Suppose we are over an infinite field $\Bbbk$, and let $\dim(U) = \kappa$, $\dim(V) = \lambda$.

  • This great answer of Arturo Magidin shows that $|U^*| = |\Bbbk|^\kappa$. Basically $U^*$ is in bijection with maps from a basis of $U$ to $\Bbbk$.
  • When the spaces are infinite, the cardinality of the tensor product is the product of the cardinalities.
    • There is a surjection $\bigsqcup_{n \geq 0} (X \times Y)^n$ to $X \otimes Y$ given by linear combinations.
    • $|X \otimes Y|$ is obviously at least $|X| |Y|$: there is an injection given by $x \otimes y$.
  • Therefore $|U^* \otimes V| = |U^*| |V| = |\Bbbk|^\kappa \lambda$
  • On the other hand, $L(U,V)$ is in bijection with maps from a basis of $U$ to $V$. Therefore $|L(U,V)| = |V|^\kappa = |\Bbbk|^\kappa \lambda^\kappa$.
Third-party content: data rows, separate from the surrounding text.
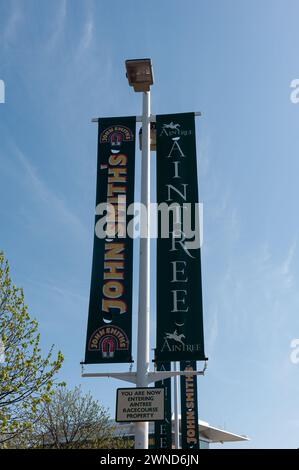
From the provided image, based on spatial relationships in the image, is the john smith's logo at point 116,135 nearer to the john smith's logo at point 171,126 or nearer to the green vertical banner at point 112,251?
the green vertical banner at point 112,251

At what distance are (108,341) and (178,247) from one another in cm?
277

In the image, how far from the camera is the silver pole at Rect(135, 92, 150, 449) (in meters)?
10.9

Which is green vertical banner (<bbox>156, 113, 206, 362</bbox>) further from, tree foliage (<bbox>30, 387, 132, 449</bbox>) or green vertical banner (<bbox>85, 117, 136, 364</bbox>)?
tree foliage (<bbox>30, 387, 132, 449</bbox>)

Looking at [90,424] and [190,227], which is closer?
[190,227]

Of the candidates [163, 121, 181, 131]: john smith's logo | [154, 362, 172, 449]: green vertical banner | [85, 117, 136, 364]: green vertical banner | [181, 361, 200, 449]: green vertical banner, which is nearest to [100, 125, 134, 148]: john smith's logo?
[85, 117, 136, 364]: green vertical banner

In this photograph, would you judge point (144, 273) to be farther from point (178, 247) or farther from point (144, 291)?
point (178, 247)

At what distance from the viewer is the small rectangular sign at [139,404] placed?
1052cm

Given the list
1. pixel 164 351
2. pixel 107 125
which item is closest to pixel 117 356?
pixel 164 351

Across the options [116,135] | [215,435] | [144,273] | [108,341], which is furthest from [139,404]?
[215,435]
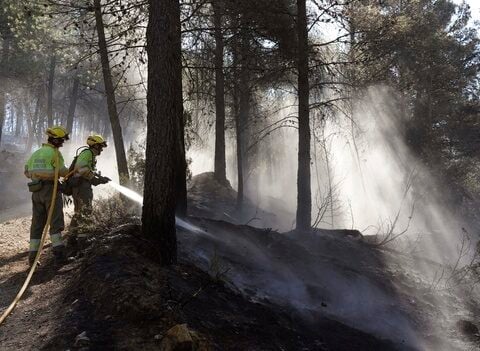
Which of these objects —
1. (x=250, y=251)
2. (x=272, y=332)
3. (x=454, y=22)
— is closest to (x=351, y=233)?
(x=250, y=251)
So if $|\Bbbk|^\kappa \lambda < |\Bbbk|^\kappa \lambda^\kappa$ (equality can happen), then the two spaces don't have the same dimension. So they can't be isomorphic. For example, assume the continuum hypothesis and the axiom of choice (sorry set theorists) and take $|\Bbbk| = \aleph_0$ (e.g. $\Bbbk = \mathbb{Q}$), $\lambda = \aleph_\omega$ and $\kappa = \operatorname{cof}(\lambda) = \aleph_0$. Then by König's theorem $\lambda^{\operatorname{cof}(\lambda)} > \lambda$, so: $$|\Bbbk|^\kappa \lambda = \aleph_0^{\aleph_0} \aleph_\omega = 2^{\aleph_0} \aleph_\omega \overset{\mathsf{CH}}{=} \aleph_1 \aleph_\omega = \aleph_\omega = \lambda < \lambda^\kappa = |\Bbbk|^\kappa \lambda^\kappa.$$


In general though, the spaces can be isomorphic. For example is both spaces have countably infinite dimension over $\mathbb{R}$, then both $U^* \otimes V$ and $L(U,V)$ have dimensions $2^{\aleph_0}$ and so they are isomorphic, though one would be hard-pressed to describe an explicit isomorphism.
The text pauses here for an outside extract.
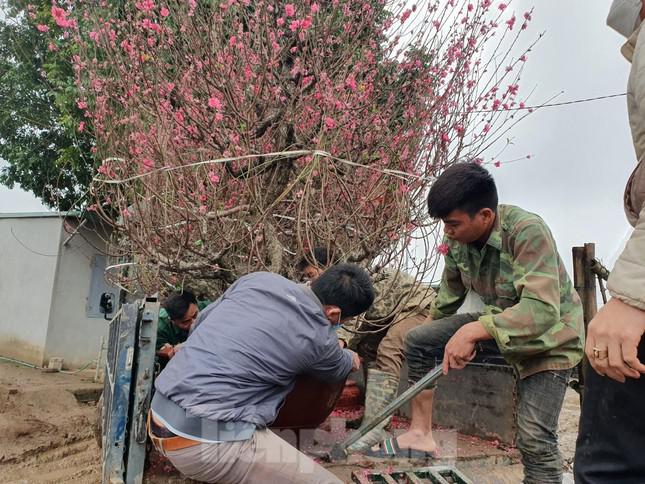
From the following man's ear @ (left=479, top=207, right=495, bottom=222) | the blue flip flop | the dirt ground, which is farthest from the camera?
the dirt ground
  • A trivial example: if $V = \Bbbk$, then you're wondering whether $U^*$ is isomorphic to $L(U, \Bbbk)$...
  • If $U$ is finite dimensional, then the usual map is an isomorphism (see below).

But if both $U$, $V$ are infinite dimensional, they are not naturally isomorphic, at least through the only obvious natural map.

In the finite dimensional case, the natural isomorphism looks like this: $\varphi \otimes v \mapsto (u \mapsto \varphi(u)v)$. When the spaces are infinite dimensional, this is not an isomorphism! Indeed any element of $L(U,V)$ in the image has finite dimensional range. But there are elements in $L(U,V)$ with infinite dimensional range, obviously.